I won’t object to the obvious fact that most people are inefficient at modeling most systems. The question is if this happens because of inherent limitations to cognition, or because most people have no reason for going through the arduous process of doing so for most systems. And, maybe more importantly, if there are a lot of high-ROI systems in need of modeling, or if our capacity to model collectively exceeded or closely matches the ROI we can get from available information.

Here, again, I think the intuitionist-vs-conceptualizer dividing line is very obvious. An intuitionist skims an article and 3 reddit comments and thinks they understand quantum physics about as well as anybody, a conceptualizer thinks that understanding quantum physics is reading every single article in the field and being able to properly grok every single equation, ideally being able to solve them on your own, without the author pointing you to the solution.

I’m a bit fuzzy about listing this one, because it seems to me that most AI alignment people actually fall towards the intuitionist side of the spectrum, i.e. they are the kind of wannabe polymaths that think they can skim through a field with 200 years worth of research and “get” most of the value without dedicating their lives to it. While most “normal” people fall towards the conceptualizer side of the spectrum, in that they are very afraid to “think for themselves” and go through raw data, even if they want to challenge or pursue an idea, they will find someone already challenging or pursuing that idea to do the thinking for them.

Indeed, the whole field of AI alignment as we know it today was formed by very capable intuitionists joining sparse ideas and information from many, at the time not-that-related fields, rather than by conceptualizers that dedicated their lives to studying the subject.

It might be that what I call an “intuitionist” here, i.e. someone that sparsely parses information and assumes they’ve reached a near-perfect understanding of available knowledge, can have two modes of thinking:

  1. Information mainly consists of different framings repeating the same core ideas. People are afraid to interact with it but, once you put your mind to it, it’s not that hard. It’s silly to think people dedicate their lives to single sub-sub-sub-fields of study, all they are doing is spinning in circle, you need to have the broad picture.

  2. Information is so hard to process that most people, even ones dedicating their lives to studying a subject, are too dumb to do it. I might be smart enough to figure this out better than them, but even I am probably missing out on most of the derivable values, and I couldn’t fathom to think about parsing all information available to us in something even vaguely efficient compare to the smartest human, or, worst, the smartest thing with human-like thinking abilities.

IV—The Intelligence Of Systems

We aren’t agents acting independently in the world, we’re part of a super-organism containing 8 billion brains, all working towards different goals, but with some shared objectives.

I haven’t heard many try to contemplate the intelligence of AIs against the intelligence of systems, and presumably, that’s because of an assumption that systems, compared to individuals, aren’t that smart. That systems derive more so as a compromise for distribution mechanical, rather than thinking work.
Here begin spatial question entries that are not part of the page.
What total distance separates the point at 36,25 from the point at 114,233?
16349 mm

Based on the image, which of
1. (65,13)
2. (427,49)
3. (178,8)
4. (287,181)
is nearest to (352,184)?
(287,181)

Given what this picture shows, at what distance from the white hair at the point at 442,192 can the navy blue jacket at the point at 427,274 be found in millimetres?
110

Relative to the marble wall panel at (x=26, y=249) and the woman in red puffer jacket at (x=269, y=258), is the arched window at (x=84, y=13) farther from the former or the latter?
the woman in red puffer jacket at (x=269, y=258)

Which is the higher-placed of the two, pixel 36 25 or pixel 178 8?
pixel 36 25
The two extremes here might look something like this:

The first nuclear fission bomb was invented by Oppenheimer and Von Neumann, with the former doing 80% of the work. The US government provided the offices and the manual labor, and some other bright physicists help hash out the details.

and

The first nuclear fission bomb was invented by the collective intelligence of most of Europe, Canada, the US, and millions of other people around the world. They each contributed their insight in hard-to-see ways toward the completion of the project. It might be fair to say that Oppenheimer did more than 1 /​ 5-billionths of the work, but this contribution might be equal to that of a steel-plant laborer in Kentucky that figured out a way for this factory to increase production by 1%, which eventually tricked down the supply chain. Oppenheimer being clever is about as critical to the success as that random laborer and millions of other “side characters” like him being clever.

Nobody takes either of these extremes literally, but people do vary widely on this axis, in part, this can be seen at a political level in how people want dessert to be shared.
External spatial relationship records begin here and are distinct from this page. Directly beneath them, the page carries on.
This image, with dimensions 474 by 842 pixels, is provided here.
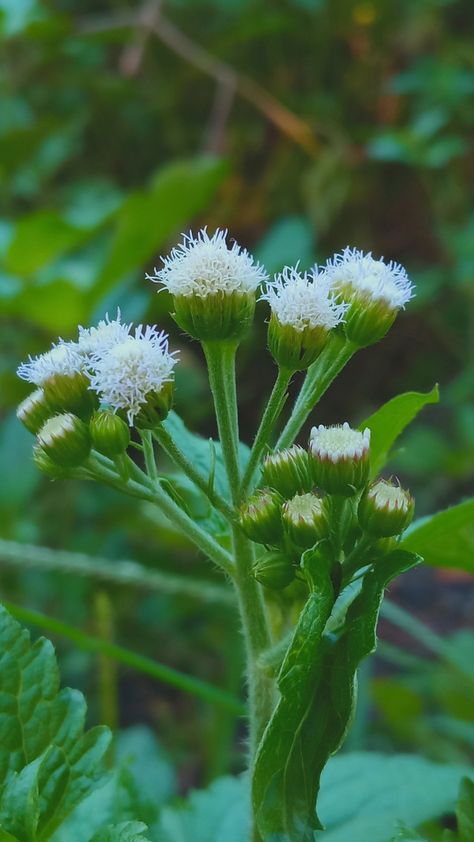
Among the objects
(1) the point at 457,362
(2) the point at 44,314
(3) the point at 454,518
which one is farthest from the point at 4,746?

How well the intelligence of agents adds up is a very relevant question for AI, even assuming all of the other 3 assumptions turn out to be in favor of the “scary AGI scenario that can maybe only be prevented with alignment research”.

— I’m not a fan of quantifying intelligence but for the sake of argument let’s do it —

If an AI system becomes scary once it’s a few times as “smart” as the smartest man along certain relevant axes, then we already have plenty of reasons to be scared, because it’s been beating people in solo thinking competitions left and right.
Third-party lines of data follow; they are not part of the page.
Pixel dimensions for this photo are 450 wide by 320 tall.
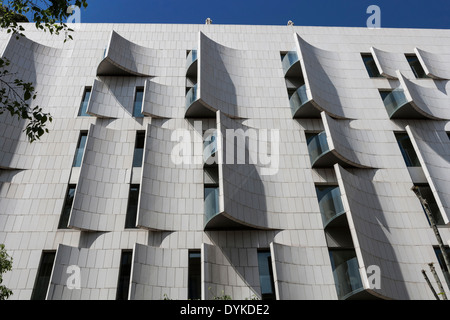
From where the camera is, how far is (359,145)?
66.7 feet

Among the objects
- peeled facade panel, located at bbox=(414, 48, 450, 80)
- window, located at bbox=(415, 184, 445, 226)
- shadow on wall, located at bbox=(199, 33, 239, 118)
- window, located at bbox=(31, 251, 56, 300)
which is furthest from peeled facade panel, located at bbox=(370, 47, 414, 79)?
window, located at bbox=(31, 251, 56, 300)

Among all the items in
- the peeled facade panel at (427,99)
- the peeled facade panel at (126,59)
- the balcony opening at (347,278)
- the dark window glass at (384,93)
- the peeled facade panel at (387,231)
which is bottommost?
the balcony opening at (347,278)

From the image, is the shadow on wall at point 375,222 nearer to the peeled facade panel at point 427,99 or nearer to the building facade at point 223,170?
the building facade at point 223,170

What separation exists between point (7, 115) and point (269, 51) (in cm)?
1702

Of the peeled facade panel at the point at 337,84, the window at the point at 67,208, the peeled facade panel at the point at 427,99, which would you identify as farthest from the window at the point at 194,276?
the peeled facade panel at the point at 427,99

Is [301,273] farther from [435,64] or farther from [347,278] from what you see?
[435,64]

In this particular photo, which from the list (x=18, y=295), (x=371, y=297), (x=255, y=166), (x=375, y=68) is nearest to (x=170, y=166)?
(x=255, y=166)

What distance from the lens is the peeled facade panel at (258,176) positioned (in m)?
16.8

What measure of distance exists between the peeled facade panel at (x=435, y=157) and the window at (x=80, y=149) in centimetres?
1824

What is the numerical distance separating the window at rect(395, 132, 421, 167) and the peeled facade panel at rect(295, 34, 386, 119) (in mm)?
1605

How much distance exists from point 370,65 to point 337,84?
3897 millimetres

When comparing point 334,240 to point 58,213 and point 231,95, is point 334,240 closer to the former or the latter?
point 231,95

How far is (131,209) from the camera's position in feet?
57.8

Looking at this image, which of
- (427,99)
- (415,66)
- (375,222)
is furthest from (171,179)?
(415,66)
If, on the other hand, an AI gets scary when it’s dozens of times smarter than the added-up intelligence of all members of the US government, or of Google, or of the Chinese army, then that’s a bar requiring hundreds of thousands of times the amount of compute we have right now to cross.


Also, how smart you think human-based systems are is an important question in alignment, because if you do think of a government as a superintelligence, then it’s a pretty good example of how far alignment work can bring you.

V—Conclusion

I don’t mean to convince anyone to rethink their position on the above 4 axes, nor do I think this ontology is set in stone, it’s a random way to conceptualize the space of unstated axioms and I have no reason to think it comprehends everything nor that it’s better than any alternatives.

For me though, it was a very interesting framework because it helped me see how, with just a few slightly different and mainly arbitrarily-chosen priors on these topics, I might go from my current position to Eliezer Yudkowsky levels of doom saying, or to Steven Pinker level of not-caring. Whereas before both of their points of view seemed impenetrable to me.

Personally, I find the topic of debating how fast AI will advance and how “influential” and “agentic” it will be to be a red-herring in the safety debate. I think the more important question is how useful AI alignment research is.

In the 40s one could argue that “nuclear fission alignment” research might lead to shielding or controlled explosions that could help guard against or surgically direct the effects of fission bombs. The fact that this view would be completely misguided doesn’t seem obvious, given how much wo-wo people, even smart ones, attributed to harnessing the power of nuclei.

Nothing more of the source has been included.